TEXT BLOCK: Begin

Statistical inference

[Kushpapy]

1.The marks of a statistics exam are 30, 50, 55, 60, 70 and 75. Two of these exam marks are chosen at
random.
A. List all possible samples and find the probability function of the sampling distribution of the sample
means.
B. Verify that the mean of the sampling distribution is equal to the population mean.
C. Assume now that the above exam marks are random sample from a very large population. Find the point
estimate of
i. The population mean
ii. The population variance
iii. The Variance of the Sample Mean and
iv. The population proportion of the number of students failing the exam (exam mark <40)

 

[tkhunny]

Part A is all for you. Please list the possible samlpes. Calculate the mean of each.

TEXT BLOCK: End
INFORMATION SHOWN: Begin

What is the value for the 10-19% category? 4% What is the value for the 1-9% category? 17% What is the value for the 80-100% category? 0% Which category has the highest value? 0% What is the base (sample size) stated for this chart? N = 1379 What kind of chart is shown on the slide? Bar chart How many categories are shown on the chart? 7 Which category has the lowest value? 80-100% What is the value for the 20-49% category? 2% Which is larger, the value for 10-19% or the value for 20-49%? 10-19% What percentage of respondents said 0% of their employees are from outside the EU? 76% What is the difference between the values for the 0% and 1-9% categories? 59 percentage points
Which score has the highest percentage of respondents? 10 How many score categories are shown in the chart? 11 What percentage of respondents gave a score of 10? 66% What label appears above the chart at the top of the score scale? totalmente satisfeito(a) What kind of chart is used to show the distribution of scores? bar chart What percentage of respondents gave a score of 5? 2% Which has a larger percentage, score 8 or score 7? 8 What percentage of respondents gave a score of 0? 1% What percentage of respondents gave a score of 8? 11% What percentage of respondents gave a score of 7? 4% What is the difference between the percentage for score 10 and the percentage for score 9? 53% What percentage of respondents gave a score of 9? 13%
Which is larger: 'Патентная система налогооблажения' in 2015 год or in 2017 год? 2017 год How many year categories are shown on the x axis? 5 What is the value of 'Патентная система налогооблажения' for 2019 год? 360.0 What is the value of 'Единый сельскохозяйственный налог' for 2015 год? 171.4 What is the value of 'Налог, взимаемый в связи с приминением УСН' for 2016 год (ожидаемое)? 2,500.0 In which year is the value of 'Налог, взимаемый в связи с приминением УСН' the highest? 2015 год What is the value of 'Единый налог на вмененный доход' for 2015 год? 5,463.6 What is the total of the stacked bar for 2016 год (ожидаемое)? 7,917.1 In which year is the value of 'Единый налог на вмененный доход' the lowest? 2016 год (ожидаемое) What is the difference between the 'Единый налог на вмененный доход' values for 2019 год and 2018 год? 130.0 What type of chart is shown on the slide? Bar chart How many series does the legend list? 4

INFORMATION SHOWN: End

TO DO —
1/ Write out the statistics exam thread again, starting at the words "C. Assume now" and ending after "mean of each.", with "very large" replaced by "huge".
2/ Extend the statistics exam thread from the point where it stops.
The material has no part in this.

RESULTS FOR THE EXERCISE —
1/
C. Assume now that the above exam marks are random sample from a huge population. Find the point
estimate of
i. The population mean
ii. The population variance
iii. The Variance of the Sample Mean and
iv. The population proportion of the number of students failing the exam (exam mark <40)

 

[tkhunny]

Part A is all for you. Please list the possible samlpes. Calculate the mean of each.

2/
[Kushpapy]

Part A is all for you. Please list the possible saml.es. Calculate the mean of each.

I don't understand.

 

[tkhunny]

You have six data elements.

30, 50, 55, 60, 70, 75

You are to select samples of 2 data elements.

List all possible results of the two-element selection. (order doesn't matter)

1) 30, 50 which is the same as 50, 30.
2) 30, 55
etc.

List them all.

It may be helpful to calculate how many different samples are possible, just to make sure you don't miss any when you think your list is done..